1. https://news.ycombinator.com/item?id=33636358

[Schroedingersat]

The word is diurnal storage, and it provides this for the same 2 GW it provides week long storage for.

It can diurnally cycle around 7% of australia's electricity production, it can provide several days power (about 5) at times when the dams are slightly lower (ie. The only time it is needed) and has the capability to provide a week of power (at the same 7%) if circumstances are not par for the course. It can regenerate any water it needs to expel in such a situation in a few weeks using Tumut 2's regular output. Only in conditions of severe drought does its capacity stay down at the 240GWh range.

Anyone with the ability to use arithmetic and basic logic can infer this from the diagram you linked.

Also there is plenty of precedent for something called a battery where using the full nameplate capacity has a high cost and is not easily reversible.
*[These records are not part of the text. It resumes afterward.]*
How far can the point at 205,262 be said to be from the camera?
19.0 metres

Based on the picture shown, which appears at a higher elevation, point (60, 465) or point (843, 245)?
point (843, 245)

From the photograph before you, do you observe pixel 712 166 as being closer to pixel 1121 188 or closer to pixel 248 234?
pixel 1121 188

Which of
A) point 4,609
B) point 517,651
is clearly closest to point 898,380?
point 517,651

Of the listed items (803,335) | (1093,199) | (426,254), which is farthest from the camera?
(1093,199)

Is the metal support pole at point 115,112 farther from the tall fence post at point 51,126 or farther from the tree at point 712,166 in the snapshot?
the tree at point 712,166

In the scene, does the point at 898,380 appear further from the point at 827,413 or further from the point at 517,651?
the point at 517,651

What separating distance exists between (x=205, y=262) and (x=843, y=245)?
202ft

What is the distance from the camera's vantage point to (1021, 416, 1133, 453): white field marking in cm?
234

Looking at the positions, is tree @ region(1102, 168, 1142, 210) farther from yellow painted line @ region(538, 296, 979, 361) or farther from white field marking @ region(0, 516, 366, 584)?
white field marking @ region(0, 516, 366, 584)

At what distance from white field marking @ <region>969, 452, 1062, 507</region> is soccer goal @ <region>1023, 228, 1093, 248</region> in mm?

It's called a lead acid battery and was one of the most common chemistries for the better part of a century

[Manuel_D]

> It can regenerate any water it needs to expel in such a situation in a few weeks using Tumut 2's regular output.

But it regenerates this very slowly. It'd take over a month to recharge. Again, you can't compare a pumped storage reservoir with a precipitation-based reservoir (aka a dam). With the former you put energy in and energy is stored. With the latter you just have to wait for the rains to fall. This is not useful for cyclical, or as you insist we word it, diurnal storage. Anyone with a solid grasp of logic can see that, too.
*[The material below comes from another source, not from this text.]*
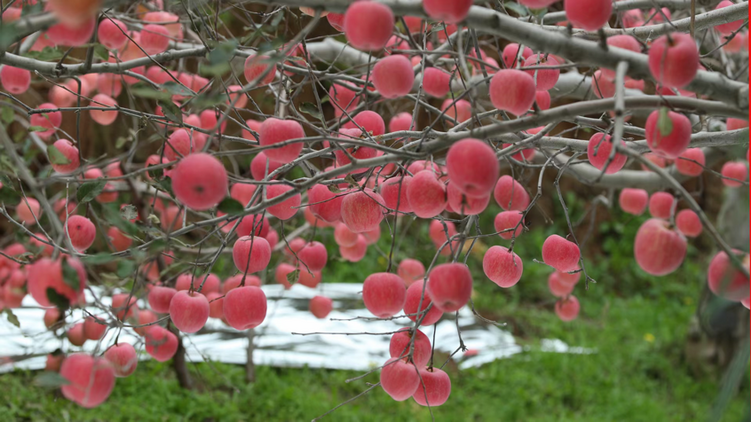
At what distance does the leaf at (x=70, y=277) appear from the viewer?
562 mm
> Also there is plenty of precedent for something called a battery where using the full nameplate capacity has a high cost and is not easily reversible. It's called a lead acid battery and was one of the most common chemistries for the better part of a century

Lead acid batteries only last ~300 cycles so you'd have to replace them every year if used for cyclical storage. This is why lithium based battery chemistries are used.

[Schroedingersat]

> But it regenerates this very slowly. It'd take over a month to recharge. Again, you can't compare a pumped storage reservoir with a precipitation-based reservoir (aka a dam). With the former you put energy in and energy is stored. With the latter you just have to wait for the rains to fall. This is not useful for cyclical, or as you insist we word it, diurnal storage. Anyone with a solid grasp of logic can see that, too.
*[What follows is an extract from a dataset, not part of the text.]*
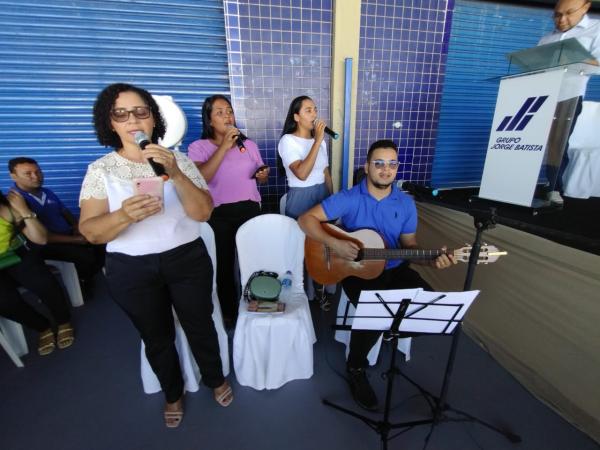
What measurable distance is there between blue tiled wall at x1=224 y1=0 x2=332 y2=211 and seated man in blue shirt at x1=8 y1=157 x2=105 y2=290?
6.05ft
The refill comes from tumut 2. And again, it's a 2GW storage that provides diurnal, five day, and seasonal. Do try to comprehend basic concepts like 'water that goes through a dam goes to the lower reservoir'.

> Lead acid batteries only last ~300 cycles so you'd have to replace them every year if used for cyclical storage. This is why lithium based battery chemistries are used.

This doesn't matter. It's called a battery and you can't typically use nameplate capacity. It's exactly the thing you keep acting outraged about. It's also probably the thing most associated with the word battery other than single use cells.

[Manuel_D]

> The refill comes from tumut 2. And again, it's a 2GW storage that provides diurnal, five day, and seasonal. Do try to comprehend basic concepts like 'water that goes through a dam goes to the lower reservoir'

And for the fourth time, this water is from precipitation. You can't supply electricity to it and pump more water. It's not storage in the sense that you can supply it with a GWh of electricity and later tap the energy you put into it. You're literally saying every single dam is a "pumped storage" facility even if there's no way to pump water into the upper reservoir. Do try to comprehend the difference between pumped storage and a dam.

> This doesn't matter. It's called a battery and you can't typically use nameplate capacity. It's exactly the thing you keep acting outraged about. It's also probably the thing most associated with the word battery other than single use cells.

If you're not running them at full depth of discharge then you're cutting down your usable storage capacity. If you're running 1 GWh of batteries but you're only going to 50% depth of discharge to extend longevity then you've really only provisioned 500 MWh of storage.